13. Create a sense of hierarchy
As with other parts of the site, the footer should have a natural level. This is a two-part design, and the footer should be at the bottom of the entire site hierarchy (this is where it should be). At the same time its internal elements should also have hierarchies. The most important elements (usually contact information, or call information or site map) should be the most prominent. Standard information, such as copyright information, is usually the smallest in the area.
Griflan Design Inc. tells the user what to do in the footer in the order they want. First, send them emails, call them if they don't work, and find them on social media if they're useless.
14. Consider making a child footer
Do you still need a footer for your footer? Consider adding a child footer layer (which is popular in practical applications). Sub-footers are ideal for placing extra layers, increasing the footer space, preventing it from being too dense, or simply providing a little space for interesting content. Use this area to highlight an honor or call to action.
15. Do not add underscores under these links
Biggest error in footer? Let the link be underlined. There are still a lot of websites using underscores in the links in their footers. This outdated technology does not apply to modern web design.
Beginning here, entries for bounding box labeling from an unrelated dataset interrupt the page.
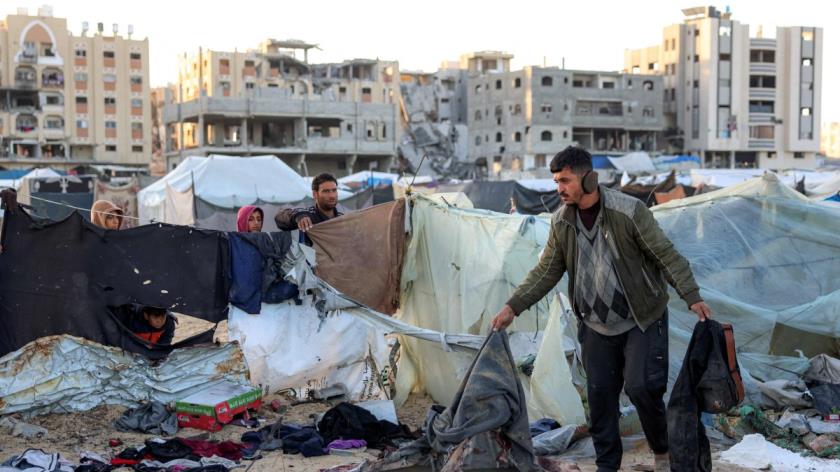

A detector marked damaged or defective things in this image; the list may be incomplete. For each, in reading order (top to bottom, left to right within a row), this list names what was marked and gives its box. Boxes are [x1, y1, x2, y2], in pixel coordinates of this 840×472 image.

damaged multi-story building [166, 38, 402, 175]
damaged multi-story building [462, 51, 668, 176]
damaged multi-story building [628, 5, 824, 170]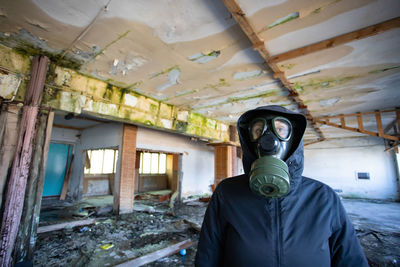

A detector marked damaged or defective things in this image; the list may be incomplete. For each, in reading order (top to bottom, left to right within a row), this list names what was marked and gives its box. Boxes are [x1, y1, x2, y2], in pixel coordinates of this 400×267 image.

broken window [83, 149, 117, 176]
broken window [140, 153, 166, 176]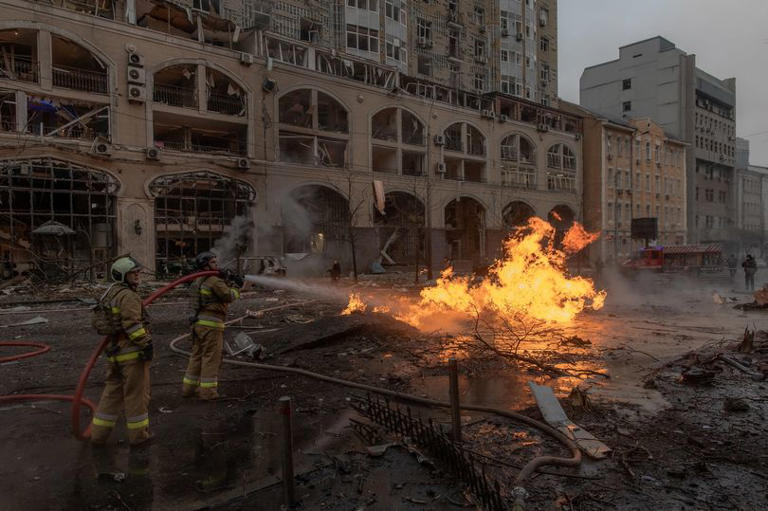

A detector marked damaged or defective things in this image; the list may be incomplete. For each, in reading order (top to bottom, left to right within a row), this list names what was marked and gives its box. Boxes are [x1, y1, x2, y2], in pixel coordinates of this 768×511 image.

broken window [0, 28, 38, 83]
broken window [51, 34, 106, 94]
broken window [154, 65, 198, 108]
damaged building facade [0, 0, 576, 276]
broken window [280, 88, 348, 168]
broken window [0, 159, 117, 280]
broken window [150, 172, 255, 274]
broken window [284, 185, 350, 255]
broken window [374, 191, 426, 264]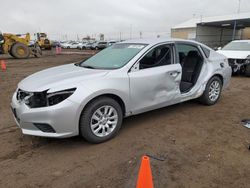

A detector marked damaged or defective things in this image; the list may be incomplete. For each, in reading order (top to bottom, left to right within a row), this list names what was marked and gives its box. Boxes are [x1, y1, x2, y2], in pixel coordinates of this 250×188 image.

damaged silver car [10, 39, 231, 143]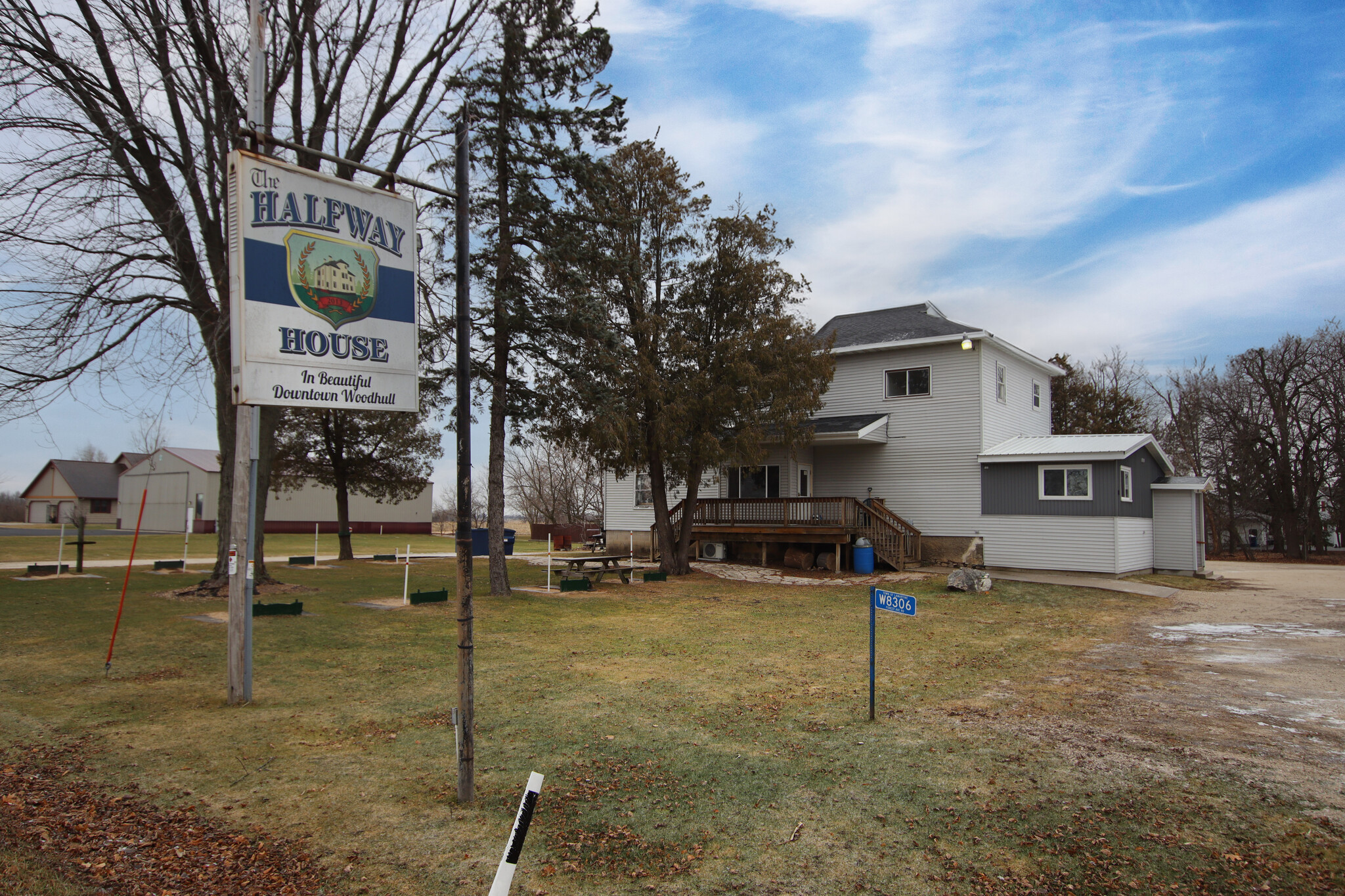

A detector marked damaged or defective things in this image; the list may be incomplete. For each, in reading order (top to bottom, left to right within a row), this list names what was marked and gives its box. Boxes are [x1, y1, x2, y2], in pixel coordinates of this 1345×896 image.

rusty metal pole [454, 112, 475, 805]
Baxter of California has a clean and tidy footer that contains a large number of links. Thanks to these simple links without underscores, this footer doesn't look cluttered.
Footers can help convey a lot of information to your site. It tells the user who you are, what the site can do, and how to browse your site. It also shows the details, such as the attention to detail as a designer, and the ability to handle small spaces.
The footer is an important part of the design. Always be careful. Make sure that it's the best combination of basic information, design elements, and usability to get the most out of the smallest possible space in each Web design project.